**What to do:** Repeat every entry word for word; omit all pictures.

Records excerpted from a collection
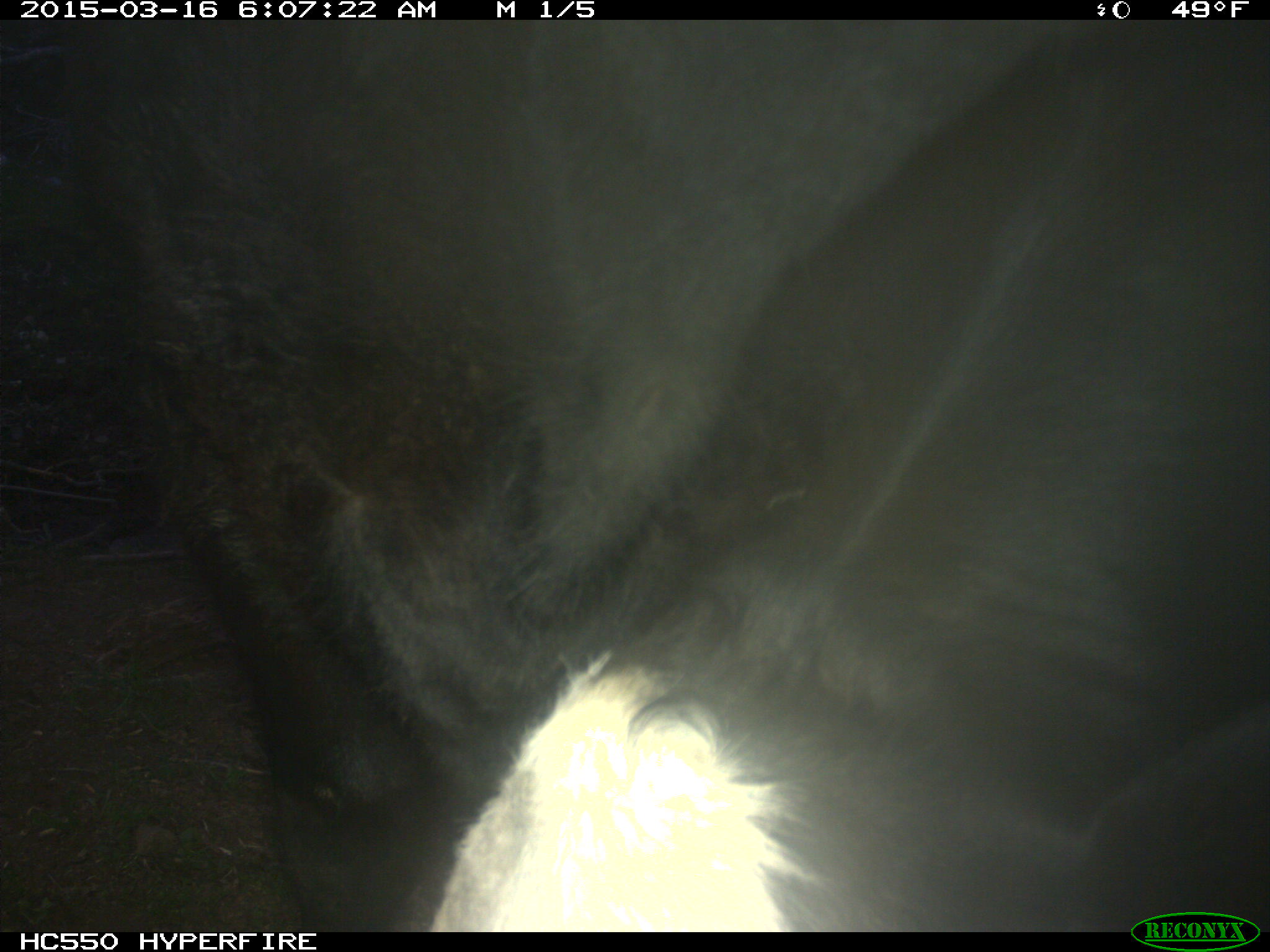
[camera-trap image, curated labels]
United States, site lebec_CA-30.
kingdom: Animalia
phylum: Chordata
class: Mammalia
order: Artiodactyla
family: Bovidae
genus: Bos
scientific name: Bos taurus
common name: domestic cow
Bos taurus (domestic cow).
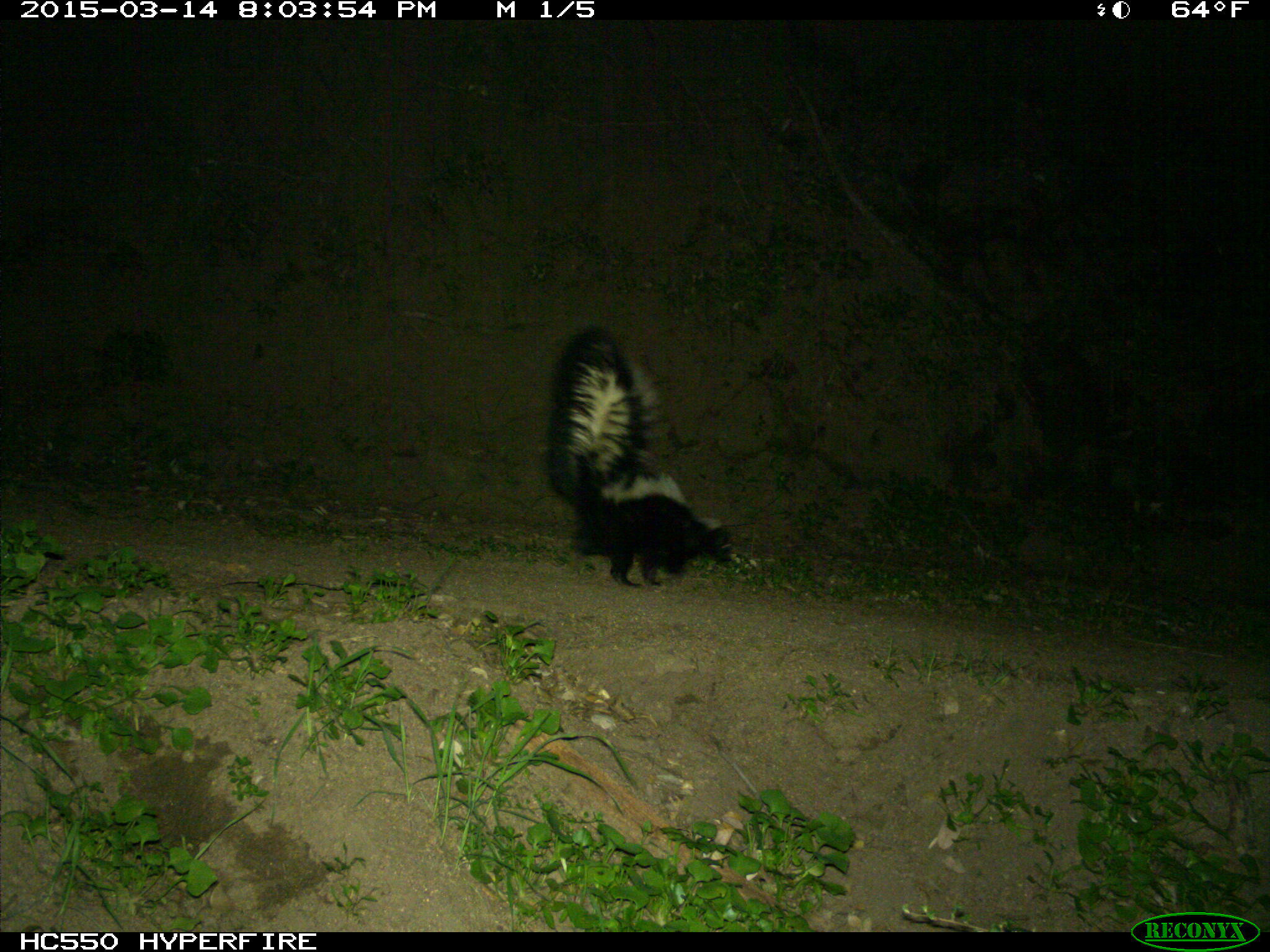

**Exercise answer:**
[camera-trap image, curated labels]
United States, site lebec_CA-30.
kingdom: Animalia
phylum: Chordata
class: Mammalia
order: Artiodactyla
family: Bovidae
genus: Bos
scientific name: Bos taurus
common name: domestic cow
Bos taurus (domestic cow).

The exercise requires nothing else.